Digital Logos Edition
What is the central theme of the Bible? Given the diversity of authorship, genre, and context of the Bible’s various books, is it even possible to answer such a question? Or in trying to do so, is an external grid being unnaturally superimposed on the biblical text? These are difficult questions that the discipline of biblical theology has struggled to answer. In this thoroughly revised and expanded edition of his classic Toward an Old Testament Theology, Walter Kaiser offers a solution to these unresolved issues. He proposes that there is indeed a unifying center to the theology and message of the Bible that is indicated and affirmed by Scripture itself. That center is the promise of God. It is one all-encompassing promise of life through the Messiah that winds itself throughout salvation history in both the Old and New Testaments, giving cohesiveness and unity to the various parts of Scripture.
After laying out his proposal, Kaiser works chronologically through the books of both testaments, demonstrating how the promise is seen throughout, how the various sub-themes of each book relate to the promise, and how God’s plan to fulfill the promise progressively unfolds. Here is a rich and illuminating biblical theology that will stir the emotion and the intellect.
“9. The New Testament writers make a strong connection between the promise and a number of other doctrines.” (Page 24)
“8. The New Testament writers teach that the promise of God is operating eternally and is irrevocable.” (Page 23)
“The theology of the whole book of Genesis is centered around the goodness of God in extending his ‘blessings’ of the promise-plan so generously all the way from creation to the choice of Abraham’s line to be the means by which God would bless the nations of the world with his gift of the good news.

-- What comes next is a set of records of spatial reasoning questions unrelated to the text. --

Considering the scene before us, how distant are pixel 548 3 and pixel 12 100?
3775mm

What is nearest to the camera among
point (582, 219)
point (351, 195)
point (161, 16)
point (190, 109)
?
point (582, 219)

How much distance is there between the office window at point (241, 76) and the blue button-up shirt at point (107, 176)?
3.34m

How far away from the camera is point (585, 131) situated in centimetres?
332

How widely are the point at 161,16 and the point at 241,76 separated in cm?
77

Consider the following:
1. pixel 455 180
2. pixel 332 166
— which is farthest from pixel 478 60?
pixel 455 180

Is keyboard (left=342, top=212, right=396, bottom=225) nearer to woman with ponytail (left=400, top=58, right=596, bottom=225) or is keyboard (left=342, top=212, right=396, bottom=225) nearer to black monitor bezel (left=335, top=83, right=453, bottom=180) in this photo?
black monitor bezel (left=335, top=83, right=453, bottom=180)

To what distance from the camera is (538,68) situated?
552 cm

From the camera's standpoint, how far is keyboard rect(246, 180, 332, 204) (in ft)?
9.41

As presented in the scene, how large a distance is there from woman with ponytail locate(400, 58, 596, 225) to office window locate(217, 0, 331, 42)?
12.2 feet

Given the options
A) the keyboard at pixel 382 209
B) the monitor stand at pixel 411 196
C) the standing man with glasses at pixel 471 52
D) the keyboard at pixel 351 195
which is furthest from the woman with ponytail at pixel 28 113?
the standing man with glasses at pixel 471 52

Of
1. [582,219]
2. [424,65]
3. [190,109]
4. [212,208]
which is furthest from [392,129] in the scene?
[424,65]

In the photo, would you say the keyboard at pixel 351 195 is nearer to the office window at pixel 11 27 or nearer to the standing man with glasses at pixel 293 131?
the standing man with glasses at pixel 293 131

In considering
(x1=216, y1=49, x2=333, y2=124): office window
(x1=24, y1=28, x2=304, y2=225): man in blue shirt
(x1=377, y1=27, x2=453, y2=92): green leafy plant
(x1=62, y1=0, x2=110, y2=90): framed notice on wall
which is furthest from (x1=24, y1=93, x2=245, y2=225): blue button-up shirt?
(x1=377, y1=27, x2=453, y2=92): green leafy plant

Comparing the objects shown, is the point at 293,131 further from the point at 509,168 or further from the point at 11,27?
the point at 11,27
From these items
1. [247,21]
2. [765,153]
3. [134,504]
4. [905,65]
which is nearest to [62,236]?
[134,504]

The word for the promise-plan of God that dominates the theology of Genesis is blessing, a word that occurs in both its verbal and nominal form some 88 times in the whole book of Genesis.” (Page 35)
“Traditionally, evangelicalism has seen two major proposals for locating a ‘unity of perspective’ between the two Testaments: the Covenantal, also called the Reformed view, and the Dispensational perspective.” (Pages 25–26)
“The content of this promise was basically threefold: a ‘seed,’ a ‘land,’ and a ‘blessing to all the nations of the earth’ of the gospel.” (Page 54)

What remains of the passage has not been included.